Катя видела зимой капитана – он был действительно красномордый, в белом шелковом шарфике, лет тридцати пяти. Видела она и его гражданскую жену Дуську – высокую, худую, с белыми крашеными волосами. Не видела только их незаконнорожденную дочь – девочка болела и не выходила на улицу. А сейчас они снова в море. И вечером, в шторм, кусок толя на их крыше отчаянно машет им, будто зовет прибиться к берегу нормальной человеческой жизни…

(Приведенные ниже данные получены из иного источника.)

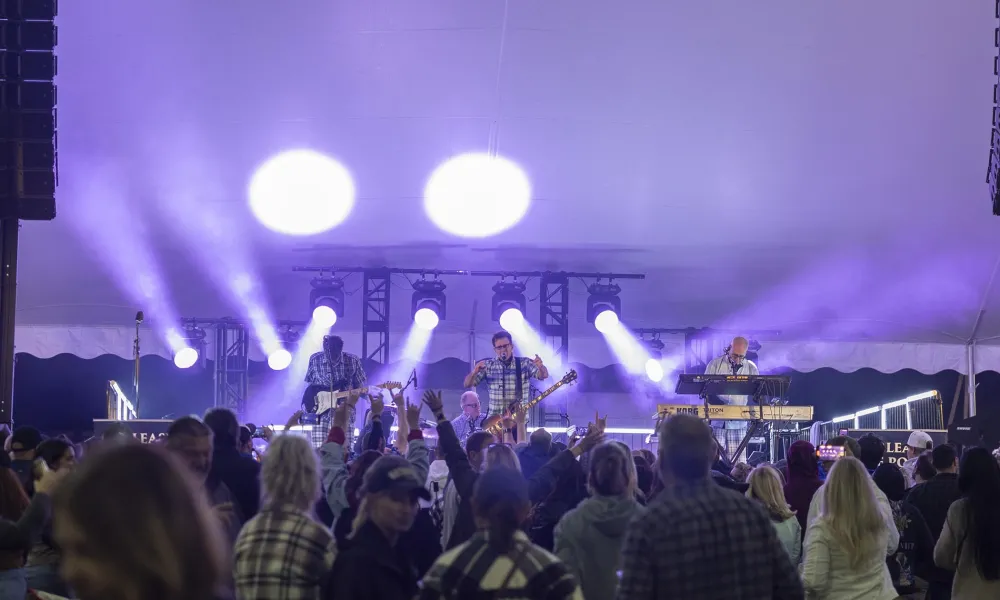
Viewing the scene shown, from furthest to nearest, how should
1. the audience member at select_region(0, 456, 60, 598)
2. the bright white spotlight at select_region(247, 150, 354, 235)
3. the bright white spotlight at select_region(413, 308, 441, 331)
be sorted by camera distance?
the bright white spotlight at select_region(413, 308, 441, 331), the bright white spotlight at select_region(247, 150, 354, 235), the audience member at select_region(0, 456, 60, 598)

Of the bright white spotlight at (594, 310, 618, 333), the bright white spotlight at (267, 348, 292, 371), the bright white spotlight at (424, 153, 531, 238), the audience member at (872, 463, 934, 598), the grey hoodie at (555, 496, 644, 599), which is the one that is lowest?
the audience member at (872, 463, 934, 598)

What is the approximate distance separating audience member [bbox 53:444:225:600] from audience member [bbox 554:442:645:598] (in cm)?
291

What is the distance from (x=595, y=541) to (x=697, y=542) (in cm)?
101

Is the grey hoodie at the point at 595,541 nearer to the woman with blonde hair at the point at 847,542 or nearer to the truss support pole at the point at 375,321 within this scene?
the woman with blonde hair at the point at 847,542

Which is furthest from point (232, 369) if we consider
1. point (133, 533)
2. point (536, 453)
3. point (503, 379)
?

«Бугай красномордый, – подумала о капитане Катя, – и эта тоже хороша, пакля крашеная! У них борьба, а ребенок должен пропадать. Почему всегда страдают дети?! Как мало на свете детей, рожденных по взаимной любви, а не по случаю, или по необходимости, или по желанию родить ребеночка любой ценой, от кого – это вроде бы и не имеет значения».

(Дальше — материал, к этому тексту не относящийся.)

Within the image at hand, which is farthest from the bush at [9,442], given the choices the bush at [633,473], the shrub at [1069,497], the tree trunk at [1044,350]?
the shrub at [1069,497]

Недавно она прочла у Лескова, что люди женятся и выходят замуж менее разборчиво, чем покупают себе пару обуви. Как это точно. Хотя от постоянного ношения неудобных туфель в худшем случае можно лишь натереть мозоль, а это ведь не так страшно, как плодить сирот, «детей веселого ужина», или детей, похожих как две капли воды на ненавистного человека и потому безрадостных материнскому взору. Точно так случилось в их семье: мать ненавидела отца тяжелой, удушающей ненавистью, а Катя была его копия. Причин для ненависти у Клавдии Филипповны, казалось, не было: Сергей Петрович не пил, не гулял, не курил, зарплату приносил домой всю до копейки, да и зарабатывал он немало, будучи первоклассным экскаваторщиком. Словом, причин вроде бы не было, а ненависть была. С самого младенчества чувствовала Катя тяжелый, отравляющий дух этой ненависти, дух, пропитавший сам воздух в их квартире. Видимо, совсем не случайно и молоко у матери оказалось такое прогорклое, что Катя не брала грудь и пришлось перевести ее на искусственное питание, а Клавдии Филипповне сцеживать свое молоко на выброс, в умывальную раковину в ванной.

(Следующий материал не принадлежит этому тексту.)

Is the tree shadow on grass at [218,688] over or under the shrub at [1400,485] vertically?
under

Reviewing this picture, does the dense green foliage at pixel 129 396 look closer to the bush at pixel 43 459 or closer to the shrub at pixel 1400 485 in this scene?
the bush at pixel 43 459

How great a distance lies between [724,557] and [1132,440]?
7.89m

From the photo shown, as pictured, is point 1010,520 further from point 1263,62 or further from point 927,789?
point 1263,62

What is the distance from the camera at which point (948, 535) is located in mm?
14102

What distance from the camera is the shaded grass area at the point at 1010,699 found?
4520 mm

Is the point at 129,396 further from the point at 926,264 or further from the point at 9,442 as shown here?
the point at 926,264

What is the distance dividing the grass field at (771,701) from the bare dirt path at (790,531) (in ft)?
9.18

Отец любил Катю, но почему-то боялся обнаруживать свою любовь к дочери перед женой. Бывало, даже конфету совал украдкой, воровато оглядываясь. Если бы не эта его постыдная оглядка, может быть, Катя и не предпочла бы интернат живым родителям. Летом, после окончания Катей шестого класса, Сергей Петрович и Клавдия Филипповна уехали на два года в Африку – строить что-то там в горячих песках, а дочку сдали в интернат соседнего областного города. Через два года родители возвратились, а Катя так прижилась в интернате, что решительно отказалась его покинуть. И, как выяснилось, правильно сделала. Вскоре в интернат приехала Клавдия Филипповна и сказала:
– Я разошлась с твоим отцом. – При этом голубые, чуть выцветшие глаза ее сияли таким торжеством победителя, что в них неловко было смотреть.
– Ма, но он же хороший человек…
– Хороший, – с готовностью согласилась Клавдия Филипповна, – дурного ничего не скажу, но жить больше не буду.
– А как же теперь он? – растерянно спросила Катя. Клавдия Филипповна смягчилась в своей ожесточенной радости, задумалась, тяжело вздохнула.
– Господи, хоть бы руки на себя не наложил, черт лысый… – И заспешила, засобиралась домой.